—
When Audric was just a tender lad, his father took him on his first hunt. He remembered the dry whisper of the branches across his face and the nearby churn of the river, the birdsong that crested to a panic as they were alerted to a human presence, and the ruffle of feathers as they were startled out of their trees. Away, away, to elude the hunters.
The hare twenty yards off in the brush was not so lucky. Audric crouched, unseen, his father’s breath hot on his neck. The boy watched the hare’s eyes, bulbous and wild, its tiny velvet nose twitching as it listened and waited but did not perceive its doom.
Audric remembered thinking the hare could see him there, downwind but surely somewhat visible among the mounded leaves. He remembered the uneasy stirring in his gut as he recognized in that animal something familiar—a will to survive despite the great bigness of the world and the smallness of himself. Powerlessness and the acceptance of that fact. His father was bearing down on him, holding him roughly by the shoulder as Audric hoisted the rifle to aim. He fired and missed the easy shot.
His father’s grip turned biting and cruel.
“Always you stumble at the crucial moment. Fool boy.”
He was no longer afraid of the vastness of the world, and he no longer felt powerless. He would not stumble at the crucial moment.
Concealed by the shadow of a tall, crumbling garden statue, he watched Denning Ede worry his thumb across the top of a crystal glass, pacing among the unblooming azaleas and rain-soft earth. A cold, lush smell filled the garden, the plants and bushes growing unchecked, a primitive, overrun remnant of some more refined time.
The far-off lanterns glowing along the walls at the edge of the property showed Ede to have a face older than his years. Worry lived deep in the cracks along his forehead, eyes, and mouth. Audric pressed himself against the statue as footsteps rapidly approached.
“I hope you realize you have disrupted a most pleasant evening,” muttered Ede.
“Your little hobbies can wait. Until our business is concluded I own you.”
That thrum in his chest had not lied—their quarry had come. Turner Boyle lurked under the high collar of a thickcoat, his red hair a tangled snarl as he grabbed the cup out of Ede’s hands and drank from it.
“I suppose none of this behavior should shock me,” the older man said with a sigh. “You remind me so much of my younger self. It is truly humbling. And sobering.”
“Inspiring, I think you mean.” Boyle laughed darkly. “Ambition runs in the blood.”
In the blood? Audric strained to see the two men better.
“The documents will be yours this evening. Chilvers is the very best in London. The child is made your ward, and the Boyle line is no longer extinct. Unless your godforsaken parents return from America, they will be none the wiser. It is finished, boy, do you hear me? It is finished, and you will never extort another farthing from me. I only have one final question: What makes this child so important to you?”
“He is a loose end,” Boyle replied with a shrug. “This is the beginning of the rest of my very happy life, and I will not leave anything to chance.”

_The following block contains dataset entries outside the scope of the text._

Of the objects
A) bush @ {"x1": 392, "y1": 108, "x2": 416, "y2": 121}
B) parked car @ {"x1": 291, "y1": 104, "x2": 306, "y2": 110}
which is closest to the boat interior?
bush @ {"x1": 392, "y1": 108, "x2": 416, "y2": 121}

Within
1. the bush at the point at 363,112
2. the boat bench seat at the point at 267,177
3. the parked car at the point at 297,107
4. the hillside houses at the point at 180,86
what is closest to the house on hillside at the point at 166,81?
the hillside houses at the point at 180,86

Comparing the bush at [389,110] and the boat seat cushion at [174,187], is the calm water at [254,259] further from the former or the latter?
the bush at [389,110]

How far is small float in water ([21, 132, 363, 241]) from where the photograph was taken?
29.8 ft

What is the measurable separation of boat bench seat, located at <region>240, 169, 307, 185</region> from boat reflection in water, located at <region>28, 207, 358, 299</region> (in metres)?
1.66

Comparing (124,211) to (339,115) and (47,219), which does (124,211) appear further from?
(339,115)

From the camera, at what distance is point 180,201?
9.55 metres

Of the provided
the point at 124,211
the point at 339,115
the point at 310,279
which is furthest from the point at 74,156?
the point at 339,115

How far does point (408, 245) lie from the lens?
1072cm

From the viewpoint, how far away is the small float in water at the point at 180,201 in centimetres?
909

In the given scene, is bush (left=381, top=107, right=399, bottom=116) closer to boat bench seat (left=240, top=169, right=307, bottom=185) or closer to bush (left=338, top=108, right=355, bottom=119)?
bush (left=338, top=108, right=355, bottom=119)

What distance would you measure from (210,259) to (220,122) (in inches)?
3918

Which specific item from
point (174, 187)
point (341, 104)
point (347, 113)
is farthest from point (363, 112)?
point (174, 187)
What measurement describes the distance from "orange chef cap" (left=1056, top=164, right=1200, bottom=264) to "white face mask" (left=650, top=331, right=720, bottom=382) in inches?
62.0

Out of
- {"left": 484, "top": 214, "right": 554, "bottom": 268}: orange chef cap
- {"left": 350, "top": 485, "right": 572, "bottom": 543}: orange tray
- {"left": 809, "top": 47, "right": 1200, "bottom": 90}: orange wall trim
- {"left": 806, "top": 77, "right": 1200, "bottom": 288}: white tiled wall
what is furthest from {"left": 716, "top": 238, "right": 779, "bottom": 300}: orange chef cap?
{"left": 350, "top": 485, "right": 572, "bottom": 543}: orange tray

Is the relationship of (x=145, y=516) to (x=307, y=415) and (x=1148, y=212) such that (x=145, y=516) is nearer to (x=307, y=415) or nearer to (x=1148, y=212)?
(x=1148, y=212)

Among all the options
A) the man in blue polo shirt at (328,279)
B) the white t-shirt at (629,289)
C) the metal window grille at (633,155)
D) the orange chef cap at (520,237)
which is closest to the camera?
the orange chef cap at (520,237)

“May God have mercy on that boy.”
Boyle returned the glass, though Ede was reluctant to take it. “I am most obliged,Father.”
“Insolent welp,” Ede hissed. He took a threatening step toward Boyle. “Stupidly, I once admired your mother’s soft heart, but now I see what it has produced. You should have been hided, hard and often; it might have made you a man instead of this…this beast.”
“It takes one to know one.” Boyle performed a mockery of a bow. “Thank you for your cooperation in these matters, Father.”
“Never speak that word to me again!” The crystal cup flew across the garden, shattering against the statue thatsheltered Audric. Glass twinkled down into the bushes, hard, glinting tears. “With this done, you are no longer my issue, you are Boyle’s, and this child is a Boyle. Do not forget that this pistol is pointed both ways, boy.”
“How could I?” Boyle sneered. “A bastard is never allowed the luxury of forgetfulness.”
“Or gratitude. Or humility, it seems.” Ede seemed to wilt, his shoulders collapsing inward. “Go and go now, before you are seen. My courier will handle what remains.”
With another ridiculous bow, Boyle was gone.
18
Clemency’s mind spun so fast the room tilted, a blur of bad wallpaper and Oriental rugs, an upside-down Vauxhall fireworks explosion that left her clutching the back of a chair for support. She had wandered out from Mrs. Chilvers’s study in a fog, taking careful, tiny steps until she at last rejoined the other guests and lost herself briefly in their too-loud laughter.
“Clemency! Oh, you are quite pale! Are you ill?” Tansy had come, peering into her face with a worried expression.
“Some air will set me to rights,” Clemency lied. She would need rather more than some air. But anywhere other than that hot, crowded room would be an improvement. “Stay,” she told Tansy. “Just…stay. I will not be long.”
The documents hidden in her bodice scratched against her skin, an unfriendly reminder of all that had just transpired. Awhirl. Her brain was awhirl. She hurried clumsily to the entrance hall and then out the door, ignoring the maid who looked stricken at the thought of her going out without a wrap.